**Written request**.
Print the data below word for word, keeping every line the same.

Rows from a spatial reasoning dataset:
○ ○ ○ ○ ○ ○ ○

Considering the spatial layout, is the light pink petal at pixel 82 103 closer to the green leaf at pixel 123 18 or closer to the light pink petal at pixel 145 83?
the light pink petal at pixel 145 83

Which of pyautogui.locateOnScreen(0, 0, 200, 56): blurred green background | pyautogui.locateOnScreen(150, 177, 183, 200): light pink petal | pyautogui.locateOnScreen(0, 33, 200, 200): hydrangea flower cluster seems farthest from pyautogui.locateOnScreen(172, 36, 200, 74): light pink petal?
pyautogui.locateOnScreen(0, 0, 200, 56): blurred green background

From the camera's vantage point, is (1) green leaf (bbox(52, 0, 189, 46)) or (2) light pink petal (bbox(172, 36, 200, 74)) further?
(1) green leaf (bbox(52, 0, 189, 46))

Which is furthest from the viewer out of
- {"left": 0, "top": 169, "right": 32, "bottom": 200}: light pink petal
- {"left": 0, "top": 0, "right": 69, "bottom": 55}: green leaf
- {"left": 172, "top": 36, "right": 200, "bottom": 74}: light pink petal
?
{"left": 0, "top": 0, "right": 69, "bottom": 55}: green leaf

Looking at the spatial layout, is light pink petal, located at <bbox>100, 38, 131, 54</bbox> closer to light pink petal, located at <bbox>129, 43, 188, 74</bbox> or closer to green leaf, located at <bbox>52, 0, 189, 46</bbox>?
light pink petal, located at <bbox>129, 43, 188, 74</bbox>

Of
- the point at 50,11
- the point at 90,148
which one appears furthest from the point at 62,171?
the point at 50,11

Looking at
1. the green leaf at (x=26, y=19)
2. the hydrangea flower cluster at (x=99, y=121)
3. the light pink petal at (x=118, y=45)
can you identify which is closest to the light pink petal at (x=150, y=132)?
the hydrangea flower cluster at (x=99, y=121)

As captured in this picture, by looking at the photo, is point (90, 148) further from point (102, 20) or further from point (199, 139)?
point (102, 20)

○ ○ ○ ○ ○ ○ ○

**Response to this task**.
Considering the spatial layout, is the light pink petal at pixel 82 103 closer to the green leaf at pixel 123 18 or closer to the light pink petal at pixel 145 83?
the light pink petal at pixel 145 83

Which of pyautogui.locateOnScreen(0, 0, 200, 56): blurred green background | pyautogui.locateOnScreen(150, 177, 183, 200): light pink petal | pyautogui.locateOnScreen(0, 33, 200, 200): hydrangea flower cluster seems farthest from pyautogui.locateOnScreen(172, 36, 200, 74): light pink petal?
pyautogui.locateOnScreen(0, 0, 200, 56): blurred green background

From the camera's vantage point, is (1) green leaf (bbox(52, 0, 189, 46)) or (2) light pink petal (bbox(172, 36, 200, 74)) further?
(1) green leaf (bbox(52, 0, 189, 46))

Which is furthest from the viewer out of
- {"left": 0, "top": 169, "right": 32, "bottom": 200}: light pink petal
- {"left": 0, "top": 0, "right": 69, "bottom": 55}: green leaf
- {"left": 172, "top": 36, "right": 200, "bottom": 74}: light pink petal
?
{"left": 0, "top": 0, "right": 69, "bottom": 55}: green leaf

Looking at the spatial layout, is light pink petal, located at <bbox>100, 38, 131, 54</bbox> closer to light pink petal, located at <bbox>129, 43, 188, 74</bbox> or closer to green leaf, located at <bbox>52, 0, 189, 46</bbox>?
light pink petal, located at <bbox>129, 43, 188, 74</bbox>

Of
- the point at 50,11
- the point at 90,148
which one appears furthest from the point at 62,171?
the point at 50,11

Looking at
1. the green leaf at (x=26, y=19)
2. the hydrangea flower cluster at (x=99, y=121)
3. the light pink petal at (x=118, y=45)
can you identify which is closest to the light pink petal at (x=150, y=132)?
the hydrangea flower cluster at (x=99, y=121)

As captured in this picture, by looking at the photo, is point (90, 148) further from point (102, 20) or further from point (199, 139)?
point (102, 20)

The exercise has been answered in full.